Welcome to Part 2 of our Mautic vs. Salesforce Marketing Cloud Comparison series. If you missed Part 1, you can read it here. Our second topic compares contact management capabilities between these two tools.
Comparing SFMC & Mautic: Contact Management
SFMC requires a dedicated resource to design your contact management upfront. Mautic can sync directly with your CRM database. Both platforms have powerful segmentation abilities but have key differences in how they allow users to access and activate their data.
Let’s start with SFMC. There are a lot of ways to use your contact records here. When I first started using SFMC, my team only worked with Lists. Lists is the straightforward, rudimentary contact feature in SFMC that is recommended for marketing teams whose database has fewer than 500,000 subscribers, limited subscriber attributes, slower import times (if you’re using an XML API), or for anyone who prefers “simplicity over performance.”
Very quickly, my team determined that the Lists tool was not going to be able to support us based on our marketing roadmap. Email automation really couldn’t thrive without something more powerful. The SFMC upgrade from Lists was called Data Extensions, and we decided to switch to that. But even with a dedicated Salesforce resource assigned to help us migrate, it still took us months to do so. We kept running into issues where the unique identifiers were not matching up because SFMC didn’t remove duplicates at the list level. Additionally, SFMC was erroneously modifying records, stripping out necessary account numbers and causing massive chaos for our engineering team and our customers. Because we could not afford to lose the valuable customer behavior data we had collected through all of our marketing efforts, our dedicated Salesforce resource ended up spending most of his time redesigning and mirroring our data warehouse in the SFMC tool through Data Extensions. Each week, we found we needed another Salesforce team to help because the project kept getting out of scope.
Understanding Data Extensions
In my past roles, I found that the decision to work with SFMC was made specifically because of the system’s ability to house different data tables that could be filtered off of and tied to other lists. Data Extensions and the query tool allow a user to do this. SFMC’s definition of Data Extensions is simply “a table that contains your data.” My definition of Data Extensions is relational record tables – as many as you need – that can house your customer behavior data, customer identity data, filtering and trigger data, import data, and reporting data (like an Excel document with pivot tables). Each table can have a different unique identifier, or not, which is helpful when you have millions of instances for each record and when different tables need to speak to each other. Users can filter off of Data Extensions and write SQL code in the query tool to match and pull data. Data Extensions also help to cut down on the lag time when loading new pages in the “Contacts” tab. The search capability in Data Extensions is not great, and you really need to be mindful of where you are foldering and archiving these. But in general, I found it easy to compare Data Extensions to our own data warehouse.

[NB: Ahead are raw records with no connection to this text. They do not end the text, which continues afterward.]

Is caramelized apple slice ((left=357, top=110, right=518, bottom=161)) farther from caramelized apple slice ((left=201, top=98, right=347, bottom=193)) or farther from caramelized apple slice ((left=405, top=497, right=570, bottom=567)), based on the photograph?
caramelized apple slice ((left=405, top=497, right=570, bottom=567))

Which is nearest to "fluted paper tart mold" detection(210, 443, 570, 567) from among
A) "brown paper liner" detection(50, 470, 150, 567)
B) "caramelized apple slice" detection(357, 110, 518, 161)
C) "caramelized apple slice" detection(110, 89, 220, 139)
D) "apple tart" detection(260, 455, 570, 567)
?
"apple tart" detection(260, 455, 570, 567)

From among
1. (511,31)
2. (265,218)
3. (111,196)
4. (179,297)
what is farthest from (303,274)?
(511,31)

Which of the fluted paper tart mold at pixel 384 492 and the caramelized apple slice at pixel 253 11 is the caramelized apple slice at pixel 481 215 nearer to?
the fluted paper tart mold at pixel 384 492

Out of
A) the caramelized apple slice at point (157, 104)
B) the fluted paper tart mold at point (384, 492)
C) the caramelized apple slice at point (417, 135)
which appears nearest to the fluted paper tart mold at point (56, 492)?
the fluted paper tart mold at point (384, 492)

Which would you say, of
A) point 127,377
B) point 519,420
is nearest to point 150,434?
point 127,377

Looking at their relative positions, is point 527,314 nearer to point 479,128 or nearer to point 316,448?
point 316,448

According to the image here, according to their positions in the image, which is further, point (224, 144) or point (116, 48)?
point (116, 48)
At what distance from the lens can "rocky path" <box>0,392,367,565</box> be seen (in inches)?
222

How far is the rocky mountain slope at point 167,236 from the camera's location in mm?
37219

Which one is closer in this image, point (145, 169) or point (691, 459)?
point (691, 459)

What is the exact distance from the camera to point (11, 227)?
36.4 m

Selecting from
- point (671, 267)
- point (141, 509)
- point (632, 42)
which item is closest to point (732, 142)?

As mentioned above, where Lists is the appropriate tool for databases that have fewer than 500,000 subscribers, limited subscriber attributes, slower import times, Data Extensions is required for databases of 500,000+ subscribers, sending messages globally, enabling faster import speeds, and for performing SOAP or REST API calls.
Another way to think about Data Extensions is as a place where you can store multiple levels of customer behavior and history data. Think of your favorite online retailer. I like to think of Zappos. It’s intuitive and personalized. I can ‘heart’ my favorites, see past search results, see past purchases, and get recommendations based on all of that engagement. Each of these features (hearts, searches, and purchases) is a separate table within the Zappos database. I might have 10 ‘hearts’ and 3 past purchases. That means my unique identifier (email address in this case) is going to be 10 rows in one Data Extension table (for ‘hearts’) and 3 rows in another Data Extension table (for past purchases). See the images below for a visual. If Zappos wanted to promote a product based on the combination of hearts and past purchases, they would create a new Data Extension that would act as a send-list by querying the ‘Hearts’ and ‘Purchase’ tables and grabbing all the records that meet the criteria for the new product. If Zappos had a new rain boot and wanted to promote to relevant customers, they would compare the two tables to see who was interested in rain boots (the ‘Hearts’ table on the left) and who had bought something similar (the Purchased table on the right). In this example, Customer3 and I would each be getting promotions for a new rain boot because we met these criteria.
About SFMC’s Contact Builder and Data Designer
After the 2013 Salesforce acquisition of ExactTarget, features like Contact Builder and Data Designer came into the platform. Contact Builder is meant to connect records across all studios and “apps” (think of the Salesforce CRM system). Data Designer is how Contact Builder functions – it’s the tool to use within the Contact Builder “Studio.” Ultimately, if you want a single customer to be a single record across all apps, studios, and platforms, you’ll need to live in Contact Builder to make sure this performs. Every time you want to make a new cross-channel campaign, you’ll have to make sure Contact Builder is synced correctly. I usually found that connecting contacts to the different “Studios” was very cumbersome as I needed to constantly sync new or updated data extensions to the Contact Builder tool. I felt I had to act as more of a developer than a marketer just to be able to execute across the various SFMC channels that my team had paid for.